Les transformations mises en oeuvre par le Laboratoire du Dehors sur les espaces frontaux porteront sur quatre points :
- Le végétal, et la mise en jardinage de ces espaces.
- La barrière, pour une lisibilité claire depuis la rue.
- Le vivant, avec l’introduction de papillons.
- La question de la circulation du public lors d’un événement.
Pistes de projets
Les talus
Les talus étant un des principaux centres d’intérêt, nous proposons d’y restaurer le milieu écologique maltraité et fragilisé jusque-là par un manque de gestion. La première intervention consistera en un important nettoyage, un éclaircissement de la végétation en place et la suppression des arbres morts. Suite à cette action, nous ferons un inventaire botanique. Nous déciderons par la suite s’il faut enrichir ce milieu par de nouvelles plantations, et le travail de jardinage s’affinera au fil du temps.
Restaurer un milieu écologique ne se résume pas à une amélioration végétale. C’est pourquoi nous proposons une expérimentation de maîtrise de la prolifération des ailantes par un ‘‘sur-pâturage’’ des chenilles du Bombyx de l’Ailante. L’introduction de ce papillon est aussi prétexte à travailler la scénographie du talus avec l’installation de nasses lumineuses : les ‘‘papillionières’’.
Coupes de l’état existant des talus
La barrière d’enceinte
La barrière est constituée de matériaux hétéroclites. Tout en gardant leurs qualités de transparence et d’opacité, nous voulons améliorer le dessin de cette limite. Nous prenons le parti de garder ces différents éléments et de les redistribuer pour instaurer une nouvelle frange, plus ou moins poreuse, entre l’Académie et la ville.
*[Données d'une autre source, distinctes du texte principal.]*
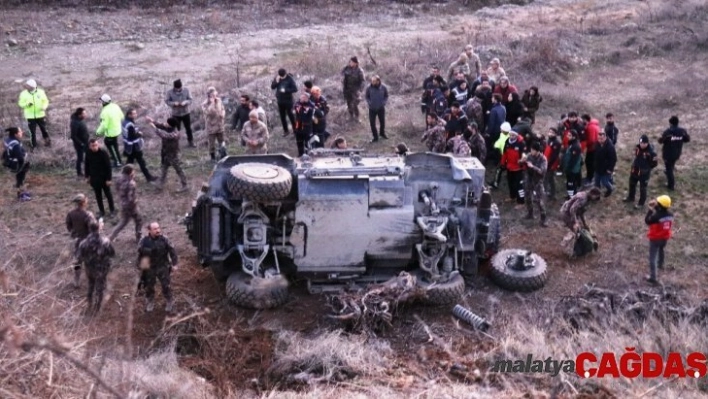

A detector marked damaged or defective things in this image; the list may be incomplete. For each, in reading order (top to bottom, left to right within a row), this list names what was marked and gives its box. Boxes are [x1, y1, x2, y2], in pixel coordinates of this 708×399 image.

overturned armored vehicle [185, 150, 540, 310]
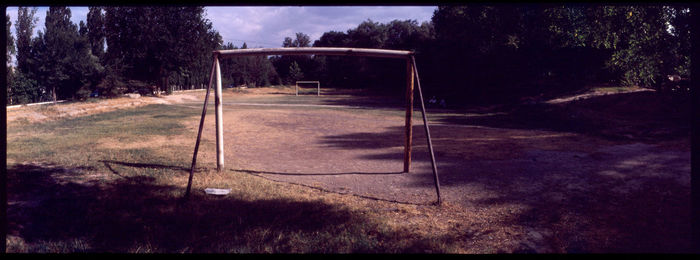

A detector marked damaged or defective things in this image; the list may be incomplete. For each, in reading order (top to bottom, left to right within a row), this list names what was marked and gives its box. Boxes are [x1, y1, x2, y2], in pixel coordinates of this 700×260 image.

rusty metal post [185, 54, 217, 197]
rusty metal post [410, 55, 442, 205]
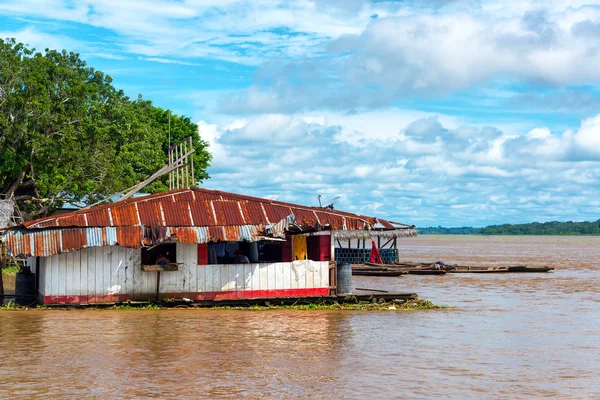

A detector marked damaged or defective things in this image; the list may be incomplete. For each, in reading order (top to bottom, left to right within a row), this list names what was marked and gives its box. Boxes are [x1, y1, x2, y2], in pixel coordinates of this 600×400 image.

rusty corrugated metal roof [3, 187, 418, 256]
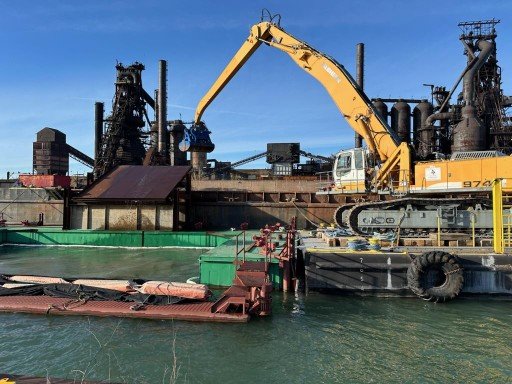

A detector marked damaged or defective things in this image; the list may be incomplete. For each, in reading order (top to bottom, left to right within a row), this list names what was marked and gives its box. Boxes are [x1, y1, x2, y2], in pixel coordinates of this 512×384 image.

rusty metal structure [93, 62, 155, 178]
rusted roof [78, 165, 192, 202]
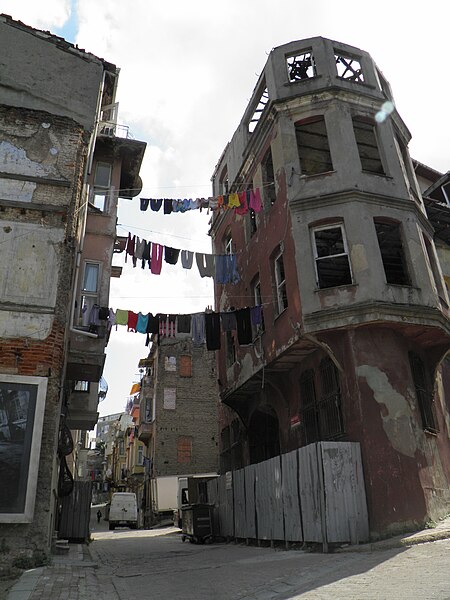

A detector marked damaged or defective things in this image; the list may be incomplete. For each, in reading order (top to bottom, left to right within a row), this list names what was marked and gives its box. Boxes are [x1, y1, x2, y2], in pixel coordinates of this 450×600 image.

broken window [286, 49, 314, 82]
broken window [336, 51, 364, 82]
broken window [248, 82, 268, 132]
broken window [296, 116, 334, 175]
broken window [354, 116, 384, 173]
broken window [312, 225, 354, 290]
broken window [372, 220, 412, 286]
peeling paint [356, 364, 416, 458]
broken window [410, 352, 438, 432]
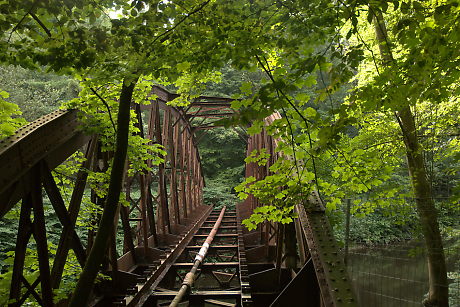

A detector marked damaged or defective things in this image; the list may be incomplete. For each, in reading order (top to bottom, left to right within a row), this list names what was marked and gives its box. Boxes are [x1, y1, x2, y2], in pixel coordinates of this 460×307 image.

rusty steel bridge [0, 86, 358, 307]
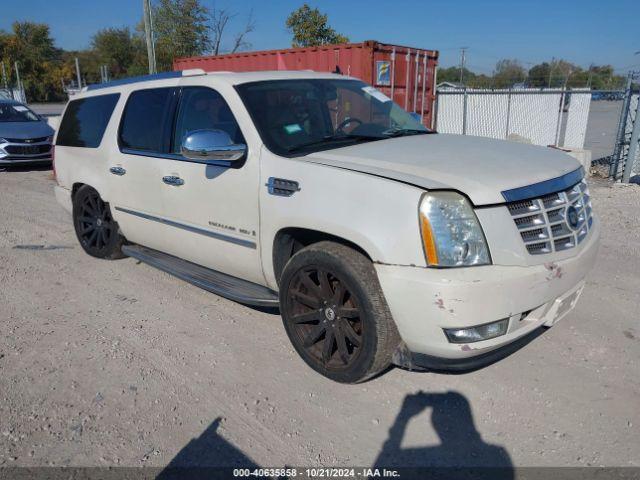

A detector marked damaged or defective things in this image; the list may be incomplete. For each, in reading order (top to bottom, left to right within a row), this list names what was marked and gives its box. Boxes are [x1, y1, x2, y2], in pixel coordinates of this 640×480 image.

cracked headlight [420, 191, 490, 266]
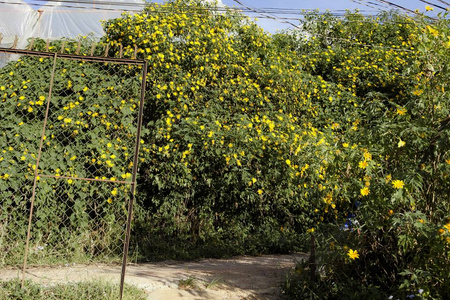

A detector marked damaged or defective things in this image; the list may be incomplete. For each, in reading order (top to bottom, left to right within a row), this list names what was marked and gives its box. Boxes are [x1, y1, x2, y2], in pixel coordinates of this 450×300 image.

rusty metal fence [0, 47, 147, 298]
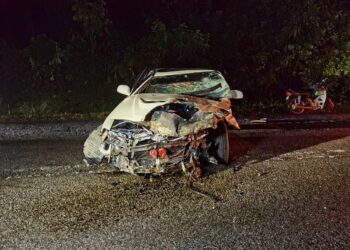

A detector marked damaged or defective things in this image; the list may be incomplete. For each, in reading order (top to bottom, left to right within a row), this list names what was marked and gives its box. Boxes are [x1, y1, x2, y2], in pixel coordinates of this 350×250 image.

crumpled hood [102, 93, 205, 130]
wrecked white car [84, 69, 243, 177]
damaged car in background [84, 69, 243, 178]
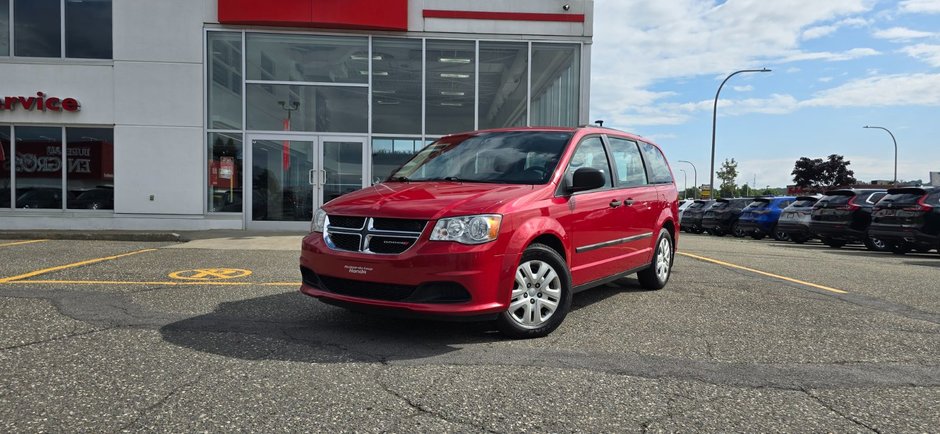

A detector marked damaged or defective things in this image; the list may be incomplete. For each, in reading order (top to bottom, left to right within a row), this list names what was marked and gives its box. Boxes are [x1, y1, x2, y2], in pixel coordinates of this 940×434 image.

pavement crack [0, 326, 115, 352]
pavement crack [800, 388, 880, 432]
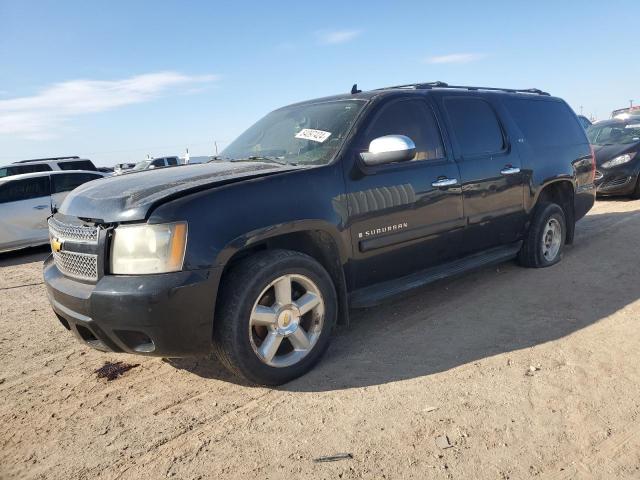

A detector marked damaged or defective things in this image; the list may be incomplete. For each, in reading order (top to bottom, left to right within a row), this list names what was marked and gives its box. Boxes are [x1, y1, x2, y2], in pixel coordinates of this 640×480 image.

damaged hood [60, 159, 298, 223]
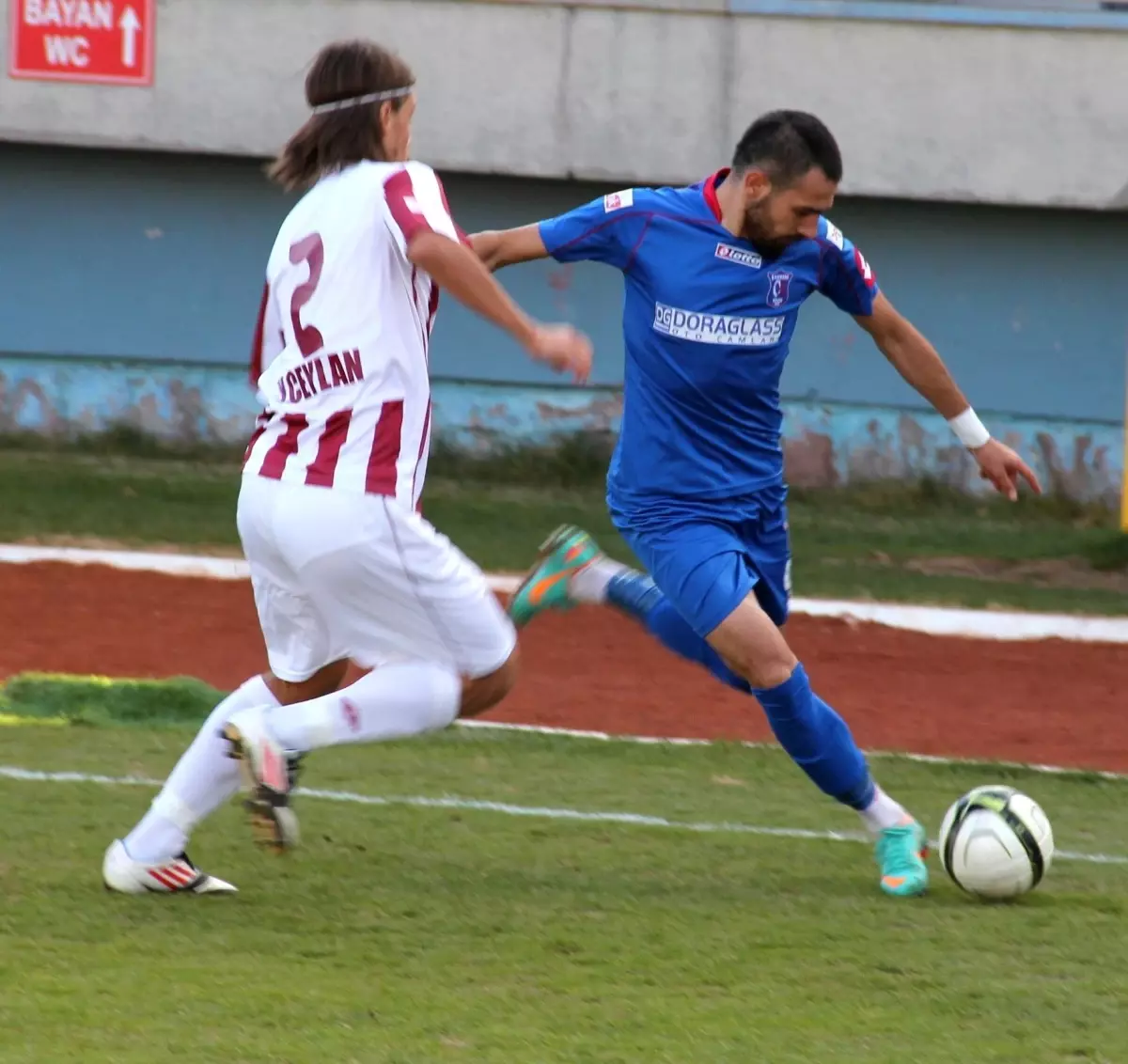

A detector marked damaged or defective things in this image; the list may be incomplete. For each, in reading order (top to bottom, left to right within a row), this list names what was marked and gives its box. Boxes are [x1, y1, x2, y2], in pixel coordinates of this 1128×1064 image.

peeling paint on wall [2, 358, 1119, 508]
La barrière et le talus fonctionnent ensemble, d’abord parce que ce sont les tronc morts du talus qui soutiennent actuellement les ganivelles. Le remplacement de la clôture, tombée lors d’une tempête, devait être pris en charge par l’assurance de l’Académie Fratellini. Une entreprise a pris contact avec le directeur technique pour envisager une intervention. Mais il nous parait logique que les réparations soient mises en oeuvre par le Laboratoire du Dehors. Aussi, un chiffrage sera effectué par nos soins puis transmis à la compagnie d’assurance pour négocier le financement. Travailler à la valorisation du chemin et du talus ne peut se faire sans une restructuration de la clôture.
Modulations possibles de la clôture
La circulation du public
Actuellement le public entre sur le site du côté de l’Altaïr. Il débouche sur une terrasse bétonnée trop exigüe pour l’accueillir. Les soirs de grande affluence, une partie du flux des spectateurs est dirigé vers une seconde entrée à l’accès confus.
Se pose donc la question de la distribution du public lors des soirs de spectacles. Ne pourrait-on pas envisager de concentrer les arrivants en un seul point pour les redistribuer ensuite, selon des cheminements élaborés à cet effet ? Le chemin bétonné entre le bâtiment d’accueil et le talus est calibré pour les allées et venues des spectateurs : 2m40 de large. Pourtant il est encombré par des éléments techniques (chauffage) qui transforment cette façade en ‘‘arrière-cour’’ dévalorisée. De l’autre côté, le chemin entre la barrière et le talus, lui aussi largement calibré, n’est pas parcouru, coupé par les sanglées et nombreux étais soutenant la barrière.
Nous prenons le parti de réhabiliter ce chemin, plus riche à nos yeux. Nous proposons également d’installer un cheminement léger, sur le talus, permettant d’apprécier le milieu écologique restauré. Ces parcours renvoyés sur les limites de l’enceinte permettent des interactions entre les passants dans la rue et les visiteurs de l’Académie.